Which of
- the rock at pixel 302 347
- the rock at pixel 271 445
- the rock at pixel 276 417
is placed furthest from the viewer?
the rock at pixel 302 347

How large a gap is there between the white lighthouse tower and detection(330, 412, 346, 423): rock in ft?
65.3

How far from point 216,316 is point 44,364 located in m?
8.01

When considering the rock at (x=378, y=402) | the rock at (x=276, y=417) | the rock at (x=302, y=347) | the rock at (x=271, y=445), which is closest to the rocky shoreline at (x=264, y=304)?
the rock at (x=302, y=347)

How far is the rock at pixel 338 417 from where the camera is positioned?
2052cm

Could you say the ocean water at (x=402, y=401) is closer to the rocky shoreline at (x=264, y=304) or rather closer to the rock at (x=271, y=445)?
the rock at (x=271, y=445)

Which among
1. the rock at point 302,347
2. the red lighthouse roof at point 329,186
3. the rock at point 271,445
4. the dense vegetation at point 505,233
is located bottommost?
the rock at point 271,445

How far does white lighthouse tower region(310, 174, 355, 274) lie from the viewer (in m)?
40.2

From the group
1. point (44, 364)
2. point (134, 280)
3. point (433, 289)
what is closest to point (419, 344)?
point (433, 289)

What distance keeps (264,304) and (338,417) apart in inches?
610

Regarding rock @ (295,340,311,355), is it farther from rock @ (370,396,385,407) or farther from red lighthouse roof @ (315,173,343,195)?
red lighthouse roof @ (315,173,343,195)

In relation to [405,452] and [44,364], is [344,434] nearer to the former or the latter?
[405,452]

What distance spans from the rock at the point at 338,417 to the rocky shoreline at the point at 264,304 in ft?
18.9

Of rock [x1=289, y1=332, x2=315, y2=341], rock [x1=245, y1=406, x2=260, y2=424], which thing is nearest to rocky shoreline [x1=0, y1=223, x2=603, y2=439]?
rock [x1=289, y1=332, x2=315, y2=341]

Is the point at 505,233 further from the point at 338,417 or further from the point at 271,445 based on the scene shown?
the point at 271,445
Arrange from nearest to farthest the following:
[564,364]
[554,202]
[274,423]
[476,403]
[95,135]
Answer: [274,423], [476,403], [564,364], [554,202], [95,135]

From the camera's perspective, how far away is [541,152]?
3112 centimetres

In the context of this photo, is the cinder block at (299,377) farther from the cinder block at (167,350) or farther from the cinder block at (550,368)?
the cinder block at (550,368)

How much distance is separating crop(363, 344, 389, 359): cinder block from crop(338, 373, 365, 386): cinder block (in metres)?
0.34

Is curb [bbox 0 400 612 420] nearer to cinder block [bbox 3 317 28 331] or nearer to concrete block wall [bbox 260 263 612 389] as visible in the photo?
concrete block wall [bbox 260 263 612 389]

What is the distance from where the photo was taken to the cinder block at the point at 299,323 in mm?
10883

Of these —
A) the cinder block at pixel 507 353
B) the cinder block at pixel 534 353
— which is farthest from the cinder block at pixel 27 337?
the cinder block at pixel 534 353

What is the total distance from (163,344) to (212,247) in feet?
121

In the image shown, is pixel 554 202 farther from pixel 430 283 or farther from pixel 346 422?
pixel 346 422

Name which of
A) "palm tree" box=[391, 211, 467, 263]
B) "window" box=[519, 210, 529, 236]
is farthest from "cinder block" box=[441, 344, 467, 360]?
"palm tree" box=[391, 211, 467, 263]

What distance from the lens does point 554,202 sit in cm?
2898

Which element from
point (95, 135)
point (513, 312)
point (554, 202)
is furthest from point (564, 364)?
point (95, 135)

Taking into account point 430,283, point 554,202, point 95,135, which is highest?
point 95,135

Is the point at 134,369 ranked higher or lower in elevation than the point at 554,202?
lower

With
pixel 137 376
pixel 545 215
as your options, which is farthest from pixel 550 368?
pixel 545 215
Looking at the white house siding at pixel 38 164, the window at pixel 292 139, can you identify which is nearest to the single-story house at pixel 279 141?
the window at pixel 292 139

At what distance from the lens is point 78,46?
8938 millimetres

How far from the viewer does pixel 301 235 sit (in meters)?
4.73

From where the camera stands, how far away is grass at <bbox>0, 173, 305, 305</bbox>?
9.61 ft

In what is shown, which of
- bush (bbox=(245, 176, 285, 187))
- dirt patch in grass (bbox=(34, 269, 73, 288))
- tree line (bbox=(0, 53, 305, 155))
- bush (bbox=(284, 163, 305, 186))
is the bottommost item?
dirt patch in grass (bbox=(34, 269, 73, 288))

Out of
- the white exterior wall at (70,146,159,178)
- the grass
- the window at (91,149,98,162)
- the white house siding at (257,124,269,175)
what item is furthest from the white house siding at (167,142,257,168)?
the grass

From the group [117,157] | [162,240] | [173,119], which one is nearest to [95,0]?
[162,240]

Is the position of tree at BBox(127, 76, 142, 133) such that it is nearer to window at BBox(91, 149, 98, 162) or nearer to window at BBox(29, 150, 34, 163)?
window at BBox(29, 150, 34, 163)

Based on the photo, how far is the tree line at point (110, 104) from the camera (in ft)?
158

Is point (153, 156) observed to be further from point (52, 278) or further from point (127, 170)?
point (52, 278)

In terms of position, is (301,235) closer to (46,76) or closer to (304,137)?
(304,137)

------------------------------------------------------------------------

課題の指示 >> 上の行のうち、「Based on the photo, how」を含む行で始まり最後の行で終わる部分を、空行を除いて「番号」と「本文」の2列からなるMarkdownの表に変換してください。

この問題の解答 >>
| 番号 | 本文 |
|---|---|
| 1 | Based on the photo, how far is the tree line at point (110, 104) from the camera (in ft)? |
| 2 | 158 |
| 3 | Is point (153, 156) observed to be further from point (52, 278) or further from point (127, 170)? |
| 4 | point (52, 278) |
| 5 | In terms of position, is (301,235) closer to (46,76) or closer to (304,137)? |
| 6 | (304,137) |